**Exercise instructions:** Carry on the tour diary about the new Sher-e-Bangla cricket stadium in Mirpur from the point where it stops.

**Quoted text:**
Tour Diary

Ushering in a new era

 

Andrew Miller
Andrew Miller
25-Feb-2013

The Shere Bangla Stadium in Mirpur is a visible symbol of the changes being rung in Bangladesh cricket © Getty Images
 
I have fond memories of Dhaka’s venerable Bangabandhu Stadium, the venue for England’s inaugural Test against Bangladesh back in October 2003. Like the Recreation Ground in Antigua, its ramshackle nature was an integral part of its character, and the fact that both venues were situated right in the heart of their capitals was an added advantage when it came to ushering casual spectators through the gates.
In its 50-year history, the Bangabandhu hosted 17 Tests and 58 ODIs, but in 2005, it was decommissioned and handed back to the national Football Federation, to resume hosting the sport which had long been held at the ground during the monsoon season. Instead an alternative stadium was earmarked in Mirpur, a somewhat less frantic suburb 5km to the north. During England’s last visit it was still in the throes of reconstruction, but now it is ready, and it has to be said, it does look rather impressive.
In keeping with the Bangladeshi experience, the Sher-e-Bangla National Stadium has its unconventional aspects. The exterior, for instance, is entirely dominated by furniture stores, which have burrowed deep into the triangular cavities beneath the stands, and where you can purchase a lavishly carved dining-room table for a pre-haggle price of 10,000 taka (roughly £100), with a cup of tea thrown into the bargain.
On match days, the shops are forced to close, and for the 2011 World Cup they may well have to be cleared out entirely to meet with the ICC’s stringent requirements. But for the manager of Rifat Furniture, Mr Jalil (whose determination to refit my London bedroom was admirable but futile) the future will be what it will be. Having managed his particular store for the past ten years, he seemed content to count the blessings he’d already accumulated.

**Data extract:**
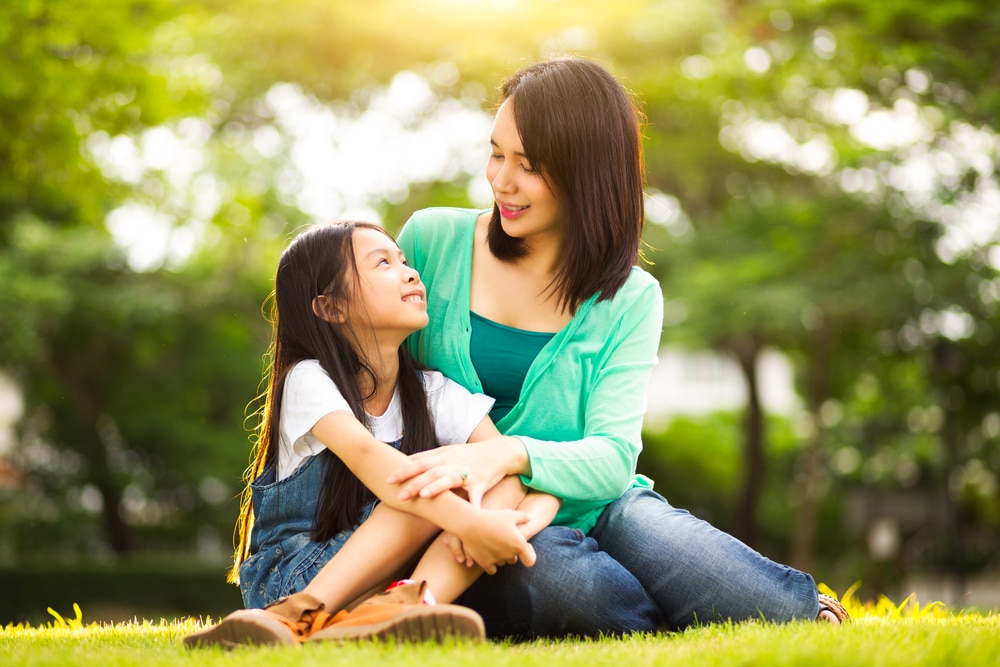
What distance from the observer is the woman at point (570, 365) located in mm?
2984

**Task answer:**
But the future, as far as Bangladesh cricket is concerned, is unquestionably centred on Mirpur. As one of the England support staff suggested, it’s Dhaka’s answer to the Gabba, for it is an amphitheatre of a venue which is unquestionably a “stadium”, as opposed to a “ground” – a subtle distinction that could make it feel rather cold and chasm-like during next month’s Test, if the crowds fail to pack its 30,000 capacity. But for a day-night ODI, it promises to serve up quite a spectacle, even if the rickety old floodlights are still the same ones that used to light up football matches in its previous incarnation.
The stadium is also the new home of the Bangladesh Cricket Board, and it’s fair to say that that fact has helped to limit the cost-cutting on the refit. The board was previously housed on the upper floors of a chaotic bazaar in Gulshan, and so the chance to have a proper reception, with portraits of Bangladesh’s captains lining the walls of the corridors, and spacious offices looking over the field from midwicket, was important in terms of raising the governing body’s prestige. How much this all impacts on other areas of Bangladesh cricket is a moot point. As one official admitted, he’d never been to Fatullah, that unloved adjunct at which England went through their warm-ups, and he never intended to either.
But if that means the BCB’s eggs are all in one basket, then at least the upshot is a focal point of the sort that was distinctly lacking at the time of England’s last tour. Take the mundane issue of a proper nets facility, for instance. Mirpur’s cordoned-off practice area, just across the road from the main stadium, has eight lanes of grass nets and a sizeable indoor school.
It’s no better or worse than the sort of complex that you might find at Leicester or Northampton. But compared to the extraordinary thatched hut at the Bangladesh Institute of Sport in the far-distant district of Savar, which until 2005 was the only all-weather practice facility in the entire country, it is a massive improvement. Six years ago in monsoonal conditions, Michael Vaughan’s squad spent up to an hour-and-a-half a day traipsing backwards and forwards to that lonely indoor school, as the surface at the Bangabandhu was waterlogged beyond salvation.
And there again is another reason why Mirpur is an improvement. Bangladesh’s temperamental weather is hardly a national secret, but thanks to the extensive excavations that were necessary to convert the ground from its rectangular football past to its oval cricketing present, the drainage at the new stadium is about as good as you will find in the subcontinent.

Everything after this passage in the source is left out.